Task inputs:
+++++

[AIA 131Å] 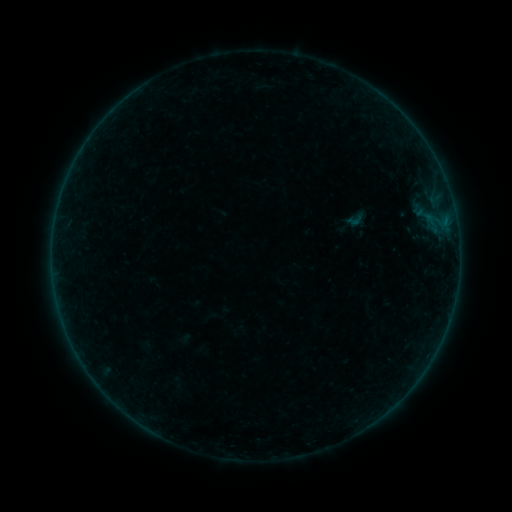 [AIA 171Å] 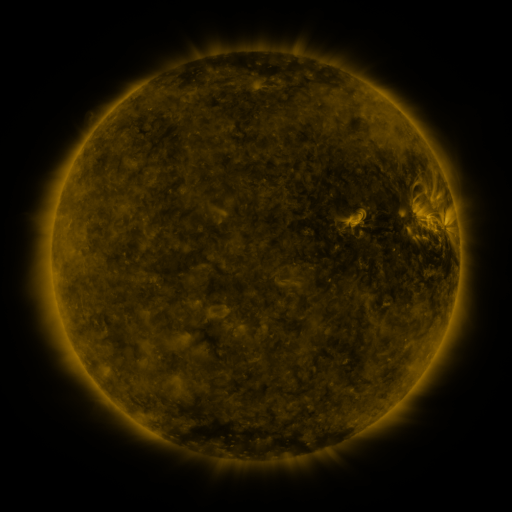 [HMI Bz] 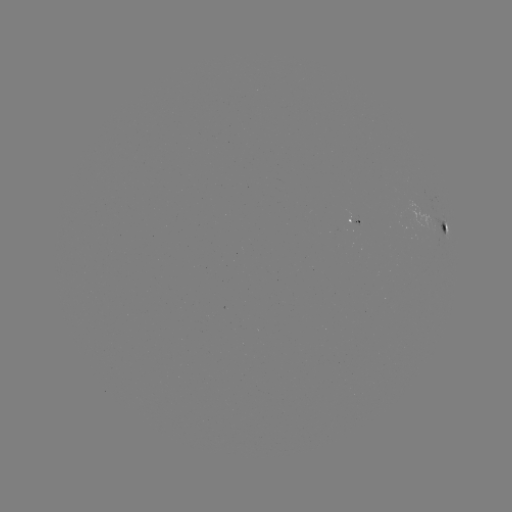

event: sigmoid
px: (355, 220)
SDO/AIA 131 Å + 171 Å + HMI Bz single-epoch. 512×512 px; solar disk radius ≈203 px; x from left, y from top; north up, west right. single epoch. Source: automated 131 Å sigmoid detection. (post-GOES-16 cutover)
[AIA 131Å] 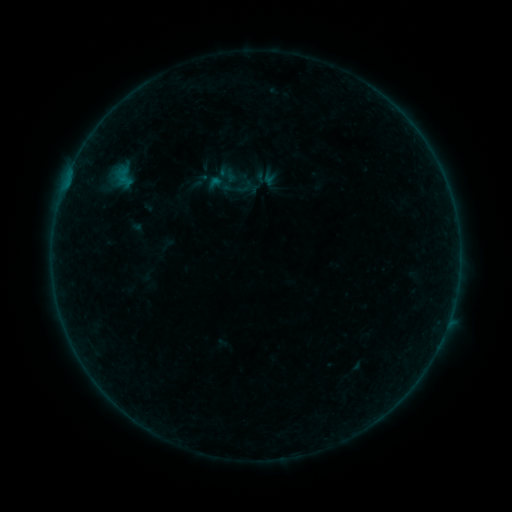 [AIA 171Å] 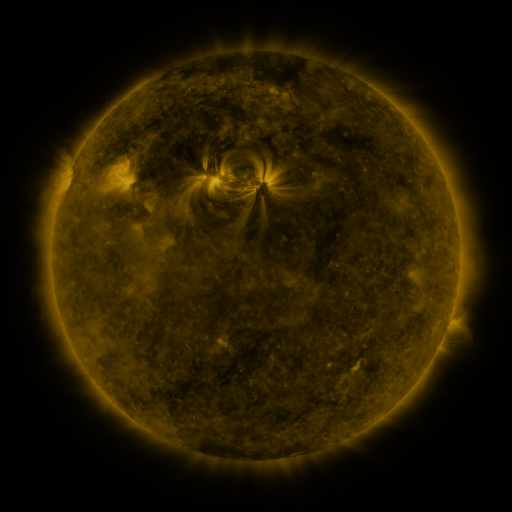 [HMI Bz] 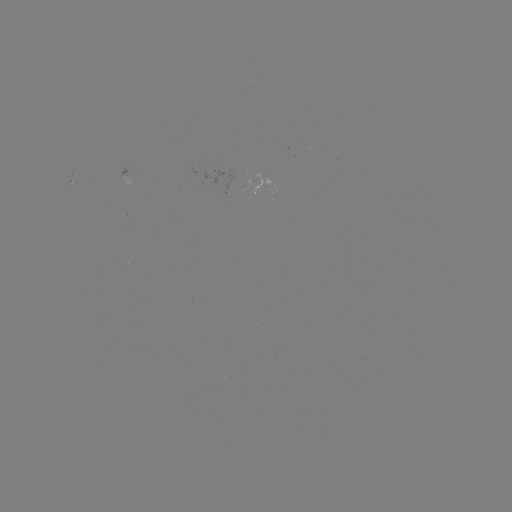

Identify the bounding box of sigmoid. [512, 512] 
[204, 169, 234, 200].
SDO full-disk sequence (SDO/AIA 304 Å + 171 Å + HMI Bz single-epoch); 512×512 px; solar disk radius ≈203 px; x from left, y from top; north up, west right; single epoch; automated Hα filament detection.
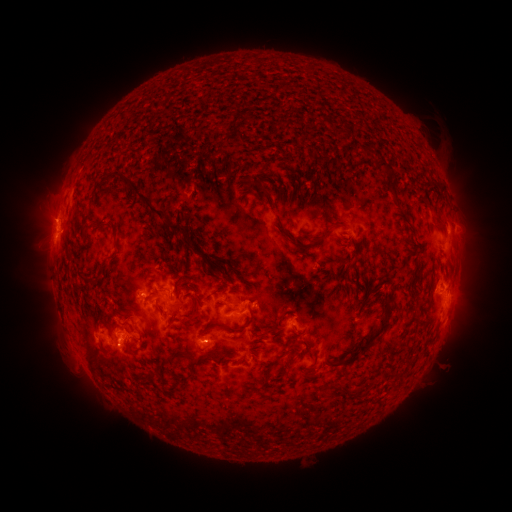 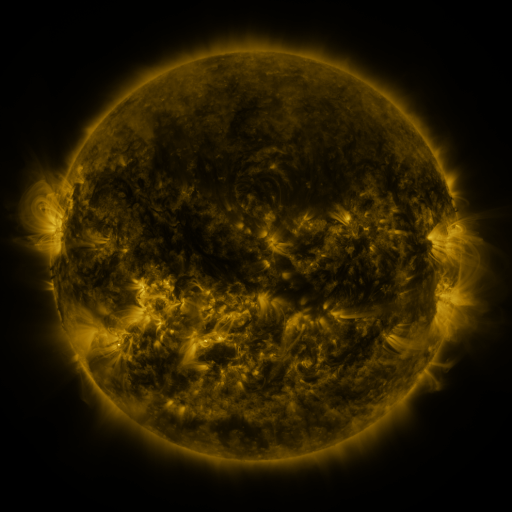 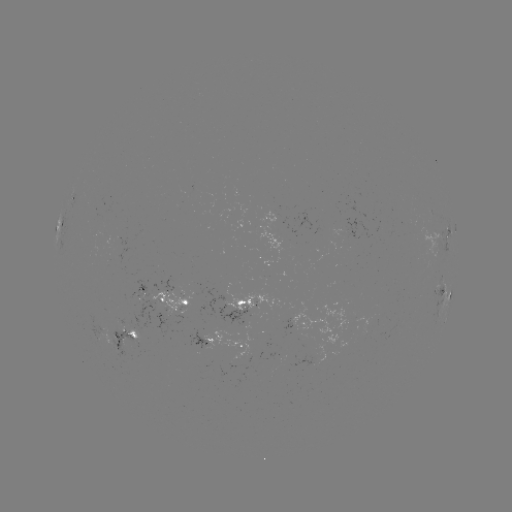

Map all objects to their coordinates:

+++++

Task objective:
Copy from the entries only those lines that hold the word "north".

Response to the task:
SDO/AIA 131 Å + 171 Å + HMI Bz single-epoch. 512×512 px; solar disk radius ≈203 px; x from left, y from top; north up, west right. single epoch. Source: automated 131 Å sigmoid detection. (post-GOES-16 cutover)
SDO full-disk sequence (SDO/AIA 304 Å + 171 Å + HMI Bz single-epoch); 512×512 px; solar disk radius ≈203 px; x from left, y from top; north up, west right; single epoch; automated Hα filament detection.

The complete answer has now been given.